Secondary prevention of the venous thromboembolism recurrences in patients with deep venous thrombosis and transitory risk factors: HIBOR may be administered at the fixed dose of 3,500 IU / day, up to a maximum period of 3 months, in patients who have received anticoagulant treatment for deep vein thrombosis with or without pulmonary embolism, as therapeutic alternative to oral anticoagulant administration or in cases of contraindication of its use.
Prevention of clotting in the extracorporeal circulation circuit during haemodialysis: For patients undergoing repeated haemodialysis sessions of no longer than 4 hours in duration and with no risk of bleeding, the prevention of clotting in the extracorporeal circulation circuit is obtained by injecting a single dose in the form of bolus into the arterial line at the beginning of the dialysis session. For patients weighing less than 60 kg, the dose to be administered will be 2,500 IU, whereas for patients weighing more than 60 kg, the dose to be administered will be 3,500 IU.
Treatment deep vein thrombosis: HIBOR should be administered by subcutaneous route at the fixed dose of 115 IU anti-Xa/kg weight/day, during 7 ± 2 days as a general rule. This daily dose generally corresponds, depending on the body weight, to the ranges: <50 kg, 0.2 ml (5,000 IU anti-Xa); 50-70 kg, 0.3 ml (7,500 IU anti-Xa); 70-100 kg, 0.4 ml (10,000 IU anti-Xa) and 100-120 kg, 0.5 ml (12,500 IU anti-Xa). In patients of > 120 kg of weight, the dose to be administered must be adjusted to the weight, at a rate of 115 IU anti-Xa/kg/day, considering the concentration of 25,000 IU / ml.
Unless contraindicated, oral anticoagulant treatment will be initiated between days 3-5 after starting the administration of HIBOR, in doses adjusted to maintain the INR between 2 and 3 on the control value. The administration of bemiparin may be discontinued once reached the mentioned value of INR. Oral anticoagulation should be continued during a minimum of 3 months.

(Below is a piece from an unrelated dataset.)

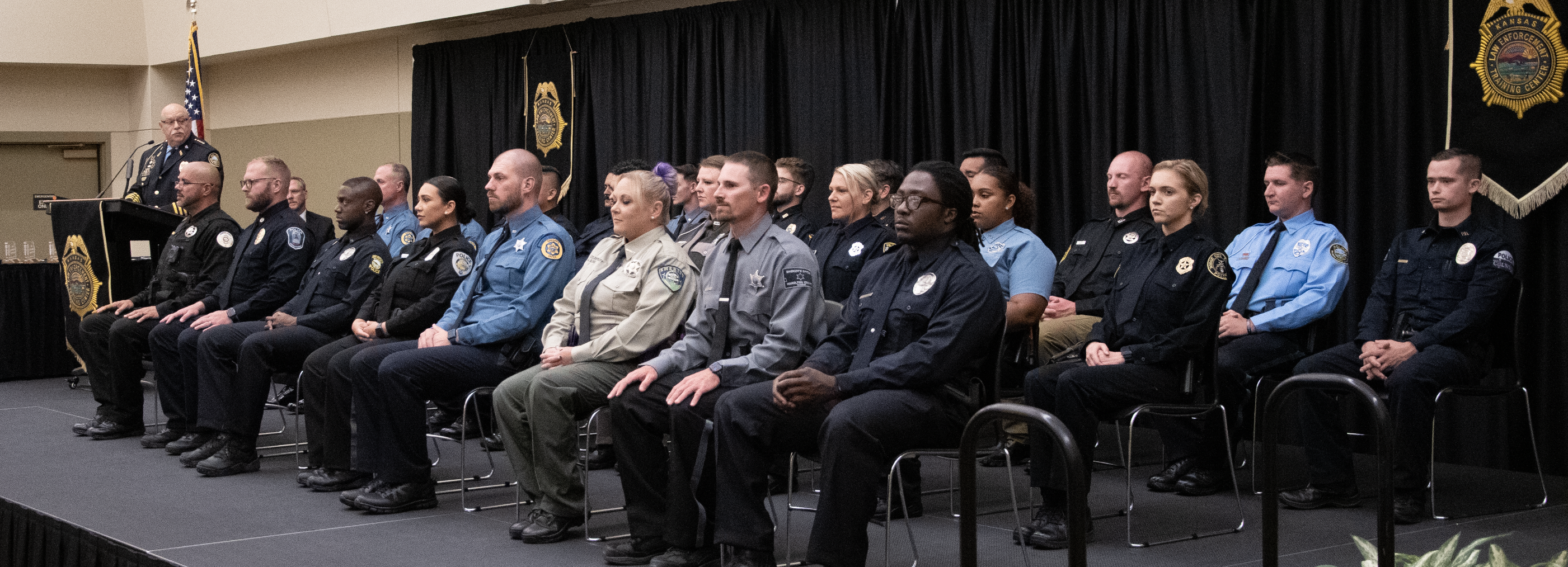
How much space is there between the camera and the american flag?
1046 centimetres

In patients with deep vein thrombosis and transitory risk factors, as a therapeutic alternative to oral anticoagulant administration or in cases of contraindication of its use, HIBOR may be administered at the fixed dose of 3,500 IU / day, up to a maximum of 3 months.

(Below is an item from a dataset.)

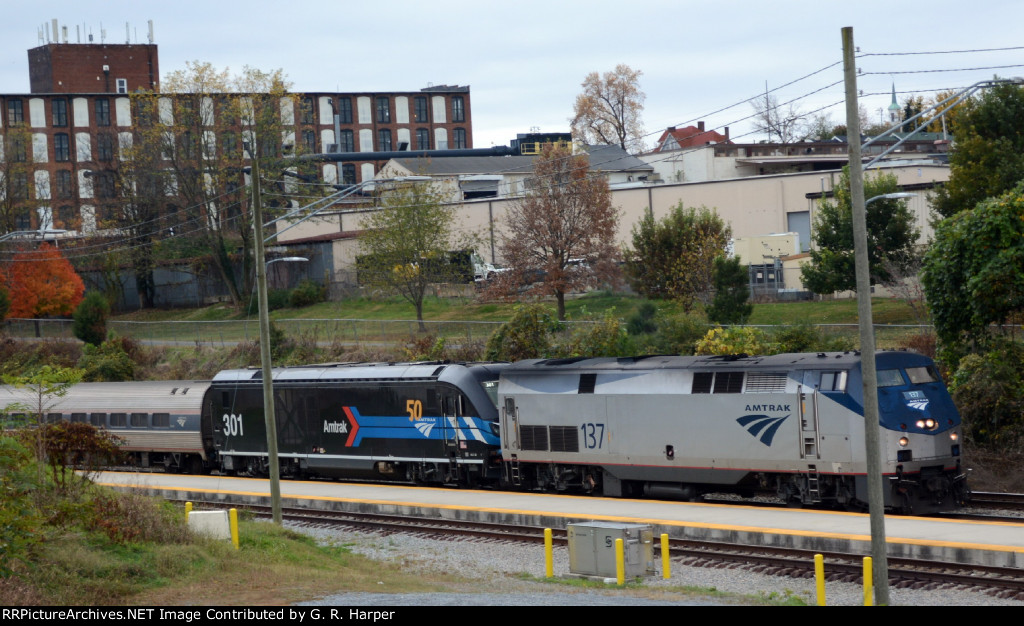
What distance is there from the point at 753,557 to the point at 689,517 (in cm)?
366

Children: HIBOR is not recommended for use in children under 18 years due to a lack of data on safety and efficacy.
Elderly: No dose adjustment required.
Renal and hepatic impairment: There are insufficient data to recommend a dose adjustment of bemiparin in this group of patients.
Method of administratio: Subcutaneous injection technique: The patient should follow these steps: Wash hands thoroughly. The patient should be sitting or lying in a comfortable position at the time of Hibor administration.

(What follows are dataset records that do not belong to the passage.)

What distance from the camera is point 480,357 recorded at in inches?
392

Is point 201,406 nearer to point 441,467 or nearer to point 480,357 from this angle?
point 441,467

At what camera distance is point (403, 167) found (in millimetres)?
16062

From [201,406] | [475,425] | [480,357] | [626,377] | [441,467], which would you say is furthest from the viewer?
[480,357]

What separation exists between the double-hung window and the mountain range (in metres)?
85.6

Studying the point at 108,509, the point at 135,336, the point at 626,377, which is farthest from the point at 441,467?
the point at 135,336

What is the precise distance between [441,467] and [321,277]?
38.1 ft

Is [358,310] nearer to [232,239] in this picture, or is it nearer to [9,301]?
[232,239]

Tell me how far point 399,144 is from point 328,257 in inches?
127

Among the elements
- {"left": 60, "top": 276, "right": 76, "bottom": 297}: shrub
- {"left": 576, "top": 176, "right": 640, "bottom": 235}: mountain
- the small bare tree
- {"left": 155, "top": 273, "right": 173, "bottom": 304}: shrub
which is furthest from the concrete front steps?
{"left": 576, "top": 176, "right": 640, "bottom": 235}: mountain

The administration of HIBOR by subcutaneous route is performed by injecting the syringe in the subcutaneous cell tissue of the anterolateral or posterolateral abdominal waist, to 5 centimetres from the navel and any scar or bruise. Clean the skin in that area.
Use different places for the injection on different days, for example, first on the left hand side, next time on the right.
Pull the needle cap off the HIBOR syringe.
To keep the needle sterile, make sure it doesn't touch anything.
This pre-filled syringe is now ready for use.
Before injecting, do not push the plunger to get rid of any air bubbles, because the patient might lose the medicine.
Hold the syringe in one hand and with the other hand, using the forefinger and thumb, gently pinch the area of skin which the patient has cleaned and make a skin fold.
Insert the whole needle into the folded skin keeping the syringe as straight as possible on the body surface at a 90° angle.
Press down on the plunger, making sure the patient holds the skin fold in position throughout the injection.
Remove the syringe from the injection site keeping the finger on the plunger rod and syringe straight. Let go of the skin fold.
Immediately discard the syringe throwing it into the sharps bin closest (the needle in), close the container lid tightly and place it out of reach of children.
Warnings: Do not reuse the needle shield after injection.
Do not rub the skin where the patient has put the injection in. This will help to avoid bruises.